8.    General provisions

a.  Controlling Law.  This License will be governed by and construed in accordance with the laws of the State of Texas. Licensee consents to the jurisdiction of the courts located in the State of Texas. This License shall not be governed by the United Nations Convention on Contracts for the International Sale of Goods, the application of which is expressly excluded.

b.  Severability.  If for any reason a court of competent jurisdiction finds any provision, or portion thereof, to be unenforceable, the remainder of this License shall continue in full force and effect.

c.  Arbitration.  Licensee agrees that the exclusive remedy for all disputes and claims relating in any way to or arising out of this License or Licensee's use of the Software or the Documentation shall be final and binding arbitration, conducted under the Commercial Arbitration Rules of the American Arbitration Association in Texas.

d.  Equitable Relief.  COMPANY reserves the right to seek injunctive or other appropriate relief in any court of competent jurisdiction for any breach of or indicated intention to breach this License in any manner by Licensee that violates or may violate COMPANY's intellectual property rights, or may cause continuing or irreparable harm to COMPANY (including, without limitation, any breach that may impact COMPANY's intellectual property rights, or a breach by reverse engineering).
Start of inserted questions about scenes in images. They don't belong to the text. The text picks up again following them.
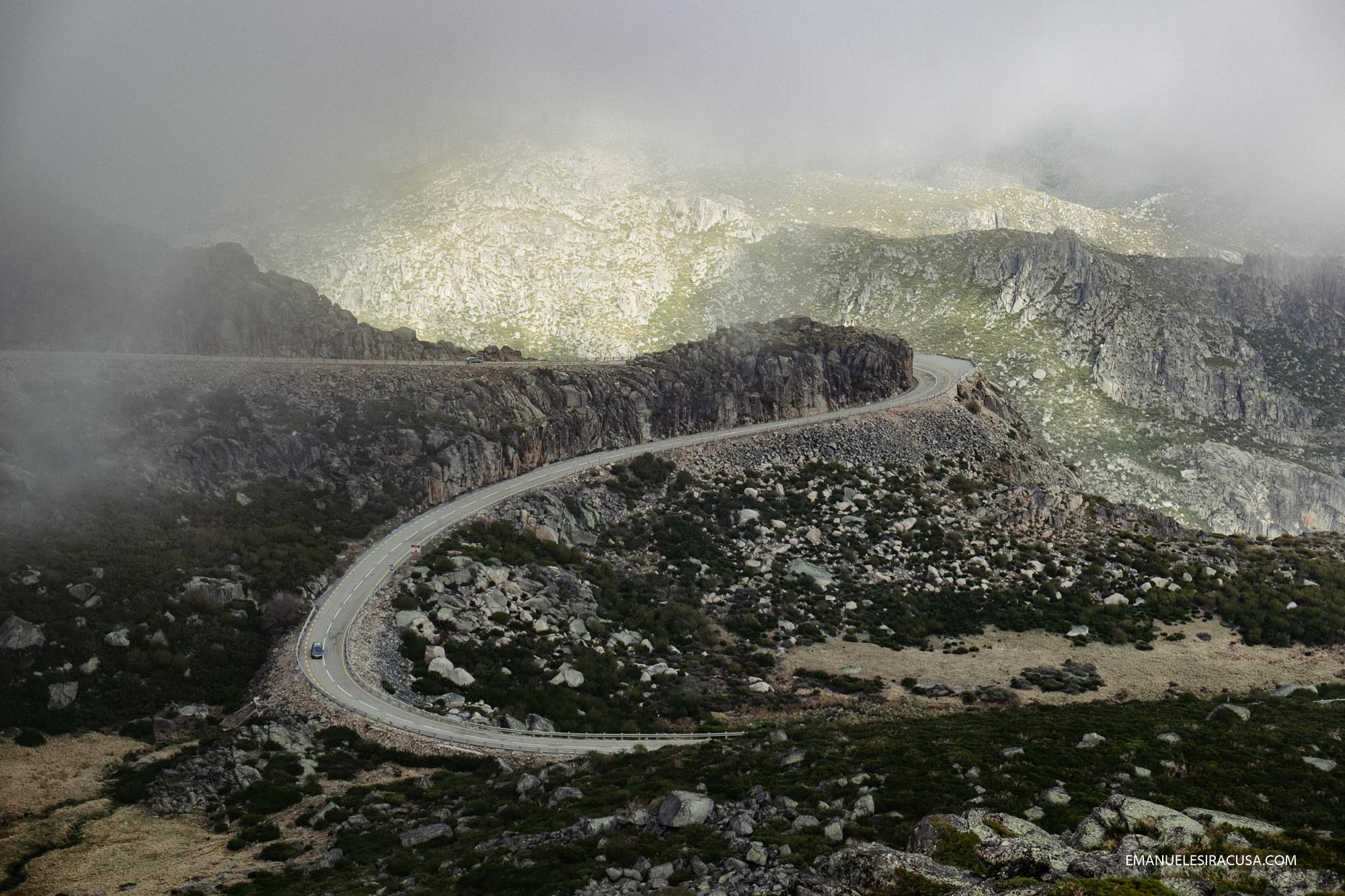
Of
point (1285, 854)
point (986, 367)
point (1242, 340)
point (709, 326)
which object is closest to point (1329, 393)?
point (1242, 340)

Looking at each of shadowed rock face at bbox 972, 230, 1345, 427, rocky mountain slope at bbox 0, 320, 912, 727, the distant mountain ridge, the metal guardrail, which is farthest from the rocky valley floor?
shadowed rock face at bbox 972, 230, 1345, 427

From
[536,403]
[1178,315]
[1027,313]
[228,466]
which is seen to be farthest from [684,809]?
[1178,315]

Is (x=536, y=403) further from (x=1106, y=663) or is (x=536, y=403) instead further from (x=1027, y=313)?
(x=1027, y=313)

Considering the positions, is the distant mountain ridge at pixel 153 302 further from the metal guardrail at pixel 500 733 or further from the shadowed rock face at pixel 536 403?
the metal guardrail at pixel 500 733

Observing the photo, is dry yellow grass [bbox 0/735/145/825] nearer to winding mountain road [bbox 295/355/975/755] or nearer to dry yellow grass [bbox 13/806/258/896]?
dry yellow grass [bbox 13/806/258/896]

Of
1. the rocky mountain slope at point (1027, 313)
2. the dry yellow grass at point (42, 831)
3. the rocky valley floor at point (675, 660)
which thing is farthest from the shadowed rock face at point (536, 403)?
the rocky mountain slope at point (1027, 313)
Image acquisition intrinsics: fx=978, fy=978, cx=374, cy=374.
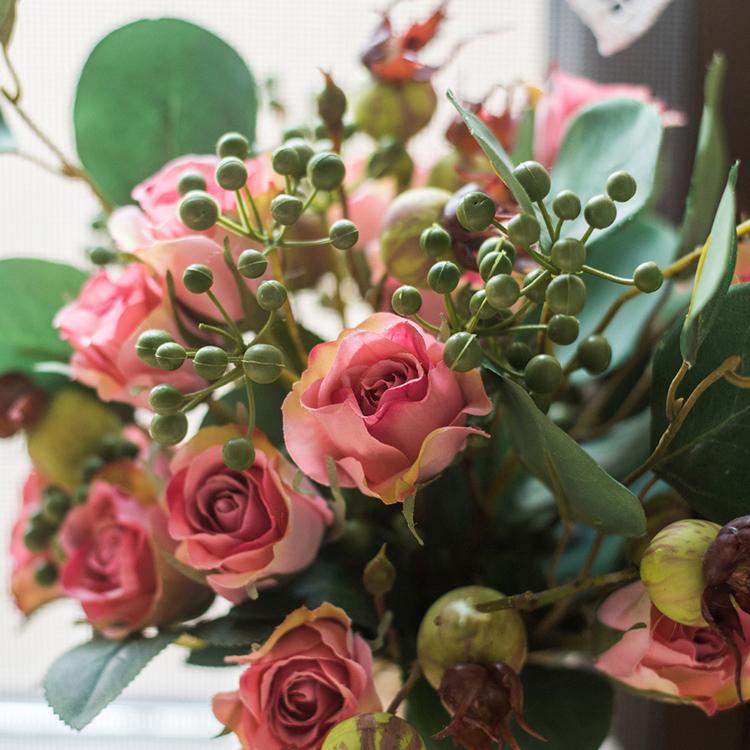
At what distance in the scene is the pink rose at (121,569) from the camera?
42cm

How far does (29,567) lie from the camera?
0.49 meters

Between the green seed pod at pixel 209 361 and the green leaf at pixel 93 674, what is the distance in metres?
0.13

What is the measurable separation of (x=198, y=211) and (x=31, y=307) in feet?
0.51

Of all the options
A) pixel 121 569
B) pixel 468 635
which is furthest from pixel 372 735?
pixel 121 569

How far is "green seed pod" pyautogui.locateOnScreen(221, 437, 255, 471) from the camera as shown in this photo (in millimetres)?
344

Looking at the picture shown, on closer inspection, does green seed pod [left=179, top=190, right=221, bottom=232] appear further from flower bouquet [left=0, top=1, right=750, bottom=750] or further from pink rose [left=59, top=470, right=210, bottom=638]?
pink rose [left=59, top=470, right=210, bottom=638]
The prevailing party shall be entitled to recover reasonable attorney's fees and court costs.

e.  No Implied Waivers.  The failure of either party to enforce any provision of this License shall not be deemed a waiver of the provision of the right of such party thereafter to enforce that or any other provision.

f.  Affiliates of COMPANY.  An affiliate of COMPANY shall have the same rights as COMPANY under this License and Licensee's obligations owed to COMPANY under this License shall be owed to the affiliate in the same manner as they are owed to COMPANY. Affiliates of COMPANY are (1) any other business entity that controls, or is under common control with COMPANY, or (2) any successor entity.

NOTE: A signed copy of these terms are available upon request.